Who Is Eligible for Coverage?

The general rule is that if an employer offers group health coverage to any full-time employees, the employer must offer coverage to all full-time employees.

The employer has the option to offer coverage to part-time employees (defined as those working fewer than 30 hours per week). If the employer offers coverage to any part-time employees, all of them must be offered coverage.

These rules apply regardless of the medical condition of the employees. In other words, any eligible employee can’t be denied coverage based on previous medical problems, known as preexisting conditions.

In addition, any dependents of eligible employees are generally eligible for coverage under a group plan. Dependents include spouses, children, and in some cases, unmarried domestic partners. Dependents cannot enroll for coverage unless the employee has enrolled. Under the Affordable Care Act, group insurance plans are required to extend coverage to adult dependents through age 26.

What Do Employers Have to Pay?

Some employers who decide to offer coverage choose to pay the full premium, while others require employees to pay a portion. When considering what portion of the premium to pay, employers should be aware that the Affordable Care Act offers small businesses tax credits to help offset the cost of insurance. The small business healthcare tax credits have been available since the 2010 tax year, with significant changes implemented in 2014. To qualify for a tax credit of up to 50% of premium expenses for any two years, small business owners must pay at least half of employees’ healthcare premiums and have fewer than 25 full-time-equivalent employees who earn an average of $50,000 or less per year.

» **Exercise requirements**
1. According to the health coverage text, through what age must group insurance plans extend coverage to adult dependents under the Affordable Care Act?
2. Write out the portion of the health coverage text between "The general rule" and "all full-time employees.", inclusive, word for word.

» **Given data**
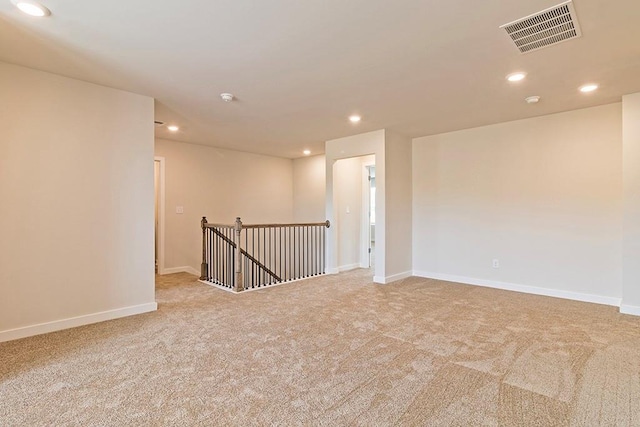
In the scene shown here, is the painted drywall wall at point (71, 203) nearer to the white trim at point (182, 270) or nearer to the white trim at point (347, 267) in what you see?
the white trim at point (182, 270)

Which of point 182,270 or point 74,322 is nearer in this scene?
point 74,322

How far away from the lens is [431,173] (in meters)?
5.33

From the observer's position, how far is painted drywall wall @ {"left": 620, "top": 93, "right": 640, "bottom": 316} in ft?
11.2

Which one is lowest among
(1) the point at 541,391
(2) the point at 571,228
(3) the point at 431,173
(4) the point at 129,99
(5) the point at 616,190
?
(1) the point at 541,391

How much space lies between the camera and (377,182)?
495cm

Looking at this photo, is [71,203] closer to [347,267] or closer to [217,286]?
[217,286]

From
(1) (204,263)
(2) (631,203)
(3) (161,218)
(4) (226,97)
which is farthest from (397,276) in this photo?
(3) (161,218)

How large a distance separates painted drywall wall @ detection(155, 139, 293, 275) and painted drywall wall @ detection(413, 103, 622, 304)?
3.27 metres

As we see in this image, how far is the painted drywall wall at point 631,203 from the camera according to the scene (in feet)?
11.2

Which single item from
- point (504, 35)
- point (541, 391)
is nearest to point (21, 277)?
point (541, 391)

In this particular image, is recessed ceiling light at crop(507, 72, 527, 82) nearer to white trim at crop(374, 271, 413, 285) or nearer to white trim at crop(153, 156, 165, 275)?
white trim at crop(374, 271, 413, 285)

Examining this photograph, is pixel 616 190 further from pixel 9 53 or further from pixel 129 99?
pixel 9 53

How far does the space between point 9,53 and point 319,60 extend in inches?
101

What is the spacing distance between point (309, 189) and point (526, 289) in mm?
4552
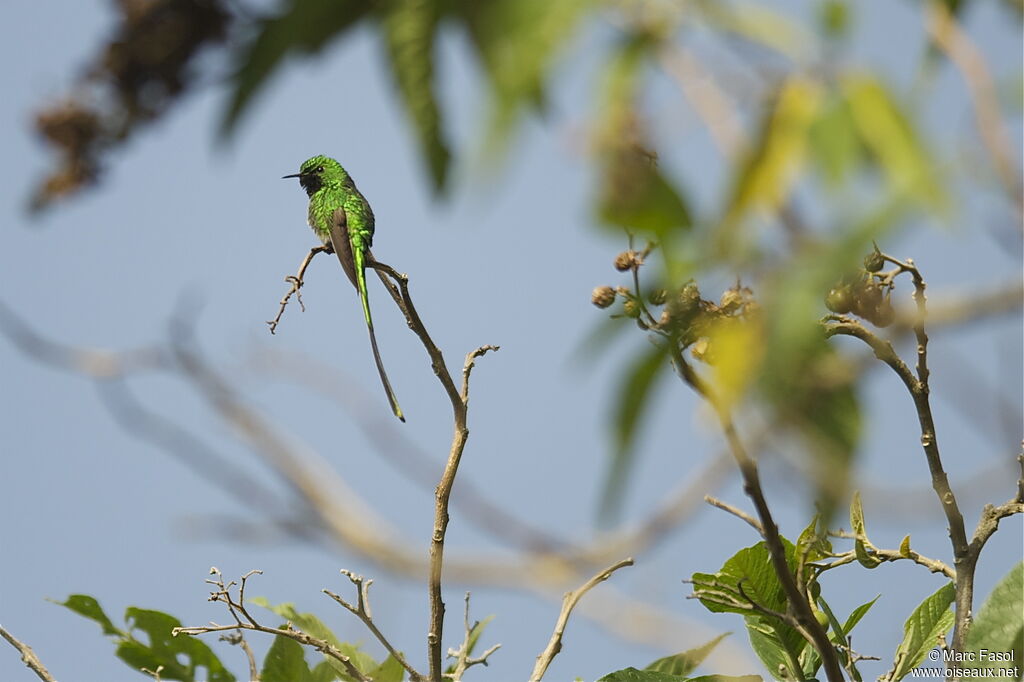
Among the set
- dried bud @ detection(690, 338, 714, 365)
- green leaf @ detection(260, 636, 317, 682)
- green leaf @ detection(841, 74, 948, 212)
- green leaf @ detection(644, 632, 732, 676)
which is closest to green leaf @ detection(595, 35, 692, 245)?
green leaf @ detection(841, 74, 948, 212)

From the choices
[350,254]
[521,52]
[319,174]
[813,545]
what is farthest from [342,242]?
[521,52]

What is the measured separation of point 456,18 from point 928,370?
114 centimetres

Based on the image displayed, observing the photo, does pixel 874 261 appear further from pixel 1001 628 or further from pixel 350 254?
pixel 350 254

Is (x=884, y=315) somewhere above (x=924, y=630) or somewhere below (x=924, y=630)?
above

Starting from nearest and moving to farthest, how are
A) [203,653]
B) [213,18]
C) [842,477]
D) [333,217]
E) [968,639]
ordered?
[842,477] → [213,18] → [968,639] → [203,653] → [333,217]

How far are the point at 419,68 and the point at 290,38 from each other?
14 cm

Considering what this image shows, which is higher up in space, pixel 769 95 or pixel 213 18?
pixel 213 18

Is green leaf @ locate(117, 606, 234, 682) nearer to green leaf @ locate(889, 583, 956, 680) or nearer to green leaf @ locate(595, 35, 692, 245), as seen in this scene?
green leaf @ locate(889, 583, 956, 680)

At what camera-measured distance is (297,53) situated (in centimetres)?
98

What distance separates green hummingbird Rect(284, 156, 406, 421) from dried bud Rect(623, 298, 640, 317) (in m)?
1.92

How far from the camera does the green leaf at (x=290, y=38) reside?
3.20ft

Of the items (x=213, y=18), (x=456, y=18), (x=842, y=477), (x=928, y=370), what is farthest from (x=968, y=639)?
(x=213, y=18)

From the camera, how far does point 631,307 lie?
144cm

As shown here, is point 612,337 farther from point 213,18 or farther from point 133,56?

» **Task-by-task answers**
1. Through age 26.

2.
The general rule is that if an employer offers group health coverage to any full-time employees, the employer must offer coverage to all full-time employees.